Историка мнений заботит общий эффект, который был фактически произведен замечательной книгой, и причины, которые его вызвали. Его легкая задача — не произвести демонстрацию того, что если бы читатели были такими же мудрыми и добродетельными, как того хотел бы моралист, или если бы они все были проницательными и научными критиками, последовало бы не это, а совсем другое впечатление. Сегодня мы можем удивляться эффекту «Юлии, или Новой Элоизы». Длинная история, рассказанная в письмах, стала для нас формой непонятной и невыносимой. Мы находим Ричардсона трудным для восприятия, а он вкладывал в свои письма гораздо большую живость и более широкое разнообразие, чем Руссо, хотя он был не менее многословен, и он изобилует повторениями, чего нет у Руссо. Руссо был абсолютно лишен юмора; это принадлежит к остро наблюдательным натурам и к тем, кто любит людей в конкретном, а не только человечество в абстрактном. Остроты кузины Юлии, например, тяжелы и неуместны. Таким образом, вся книга в одном ключе, без драматических изменений Ричардсона, слишком немногих, даже как таковых. И кто теперь может вынести эту античную моду апострофирования мужчин и женщин, горячих от страсти и жаждущих всех активных импульсов, в косвенных терминах абстрактных качеств, как если бы их страсть и их активность были лишь незначительным воплощением прекрасных общих идей? У нас нет ни единого трепета, когда Сен-Прё, будучи ведомым в комнату, где его любовница должна лежать при смерти, страстно бормочет: «Что я теперь увижу в том же месте убежища, где когда-то все дышало экстазом, который опьянял мою душу, в этом же объекте, который и вызвал, и разделил мои восторги! образ смерти, добродетель несчастная, красота угасающая!» Эта риторическая искусственность фразы, столь отталкивающая для более реалистичного вкуса более позднего века, была тогда такой же естественной, как та легкость проливания слез, которая кажется столь глубоко невероятным представлением поколению, которое потеряло эту особую моду чувствительности, не осознавая ради чести своих предков физиологическую истину власти воли над секрециями.

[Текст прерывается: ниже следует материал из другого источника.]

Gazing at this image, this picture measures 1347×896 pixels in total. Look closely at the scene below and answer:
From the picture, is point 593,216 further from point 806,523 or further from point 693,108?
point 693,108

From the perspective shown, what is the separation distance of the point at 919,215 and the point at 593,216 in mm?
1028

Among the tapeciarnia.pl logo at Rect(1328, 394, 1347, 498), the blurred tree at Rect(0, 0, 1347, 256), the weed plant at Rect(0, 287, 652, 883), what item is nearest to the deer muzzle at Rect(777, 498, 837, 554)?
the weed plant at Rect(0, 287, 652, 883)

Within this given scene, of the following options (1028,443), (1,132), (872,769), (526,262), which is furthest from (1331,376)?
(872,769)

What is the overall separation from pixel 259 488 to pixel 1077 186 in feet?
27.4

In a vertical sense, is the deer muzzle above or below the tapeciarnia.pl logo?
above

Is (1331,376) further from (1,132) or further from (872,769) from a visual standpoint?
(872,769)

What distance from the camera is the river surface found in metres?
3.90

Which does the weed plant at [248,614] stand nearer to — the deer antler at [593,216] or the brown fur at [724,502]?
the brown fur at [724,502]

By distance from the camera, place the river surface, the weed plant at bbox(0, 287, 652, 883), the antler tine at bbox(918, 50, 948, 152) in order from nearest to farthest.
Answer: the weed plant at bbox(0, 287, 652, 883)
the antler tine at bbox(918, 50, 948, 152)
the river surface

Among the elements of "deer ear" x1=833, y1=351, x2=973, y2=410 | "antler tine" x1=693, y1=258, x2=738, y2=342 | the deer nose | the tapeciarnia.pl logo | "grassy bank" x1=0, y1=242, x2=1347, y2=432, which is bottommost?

Персонажи кажутся такими же жесткими, как и часть языка, нам, привыкшим к азиатской роскоши описания. И все же «Юлия, или Новая Элоиза» была ничем иным, как началом того свежего, полного, ярко окрашенного стиля, который теперь научил нас находить так мало очарования в источнике и оригинале его. Сен-Прё — персонаж, которого никакое самое широкое милосердие, литературное, философское или христианское, не может сделать терпимым. Эгоизм сделан трижды отвратительным из-за непрекращающейся избыточности прекрасных фраз. Преувеличенные причуды любви у наших старых поэтов грациозно вращаются вокруг стремления любовника принести любую жертву к ногам своей любовницы. Даже Вертер, пораженное существо, каким он был, все же имел стойкость пустить себе пулю в лоб, вместо того чтобы быть инструментом окружения жизни своей возлюбленной сетями. Эгоизм Сен-Прё не освещен ни единым лучом нежного самоотречения или единым штрихом сладкого смирения преданной страсти. Раб своих ощущений, он не имеет заботы, кроме их удовлетворения. С какой-то округлой пустотой на устах о том, что добродетель — единственный путь к счастью, его сердце горит болезненным желанием. Он пишет сначала как педагог, зараженный каким-то шпанским зельем, а затем как педагог без зелья, и это хуже из двух. Ловелас и граф де Вальмон — мужественные и многообещающие персонажи в сравнении. Вертер, опять же, по крайней мере представляет принцип бунта посреди всего своего эгоцентричного отчаяния, и он сохраняет достаточно сил, чтобы знать, что его слабость постыдна. Его отчаяние, более того, глубоко окрашено отвергнутыми социальными амбициями. Он чувствует мир вокруг себя. Его французский прототип, напротив, представляет только неразбавленный эгоизм чувственной любви, для которой нет вселенной вне ее собственной лихорадочной пульсации.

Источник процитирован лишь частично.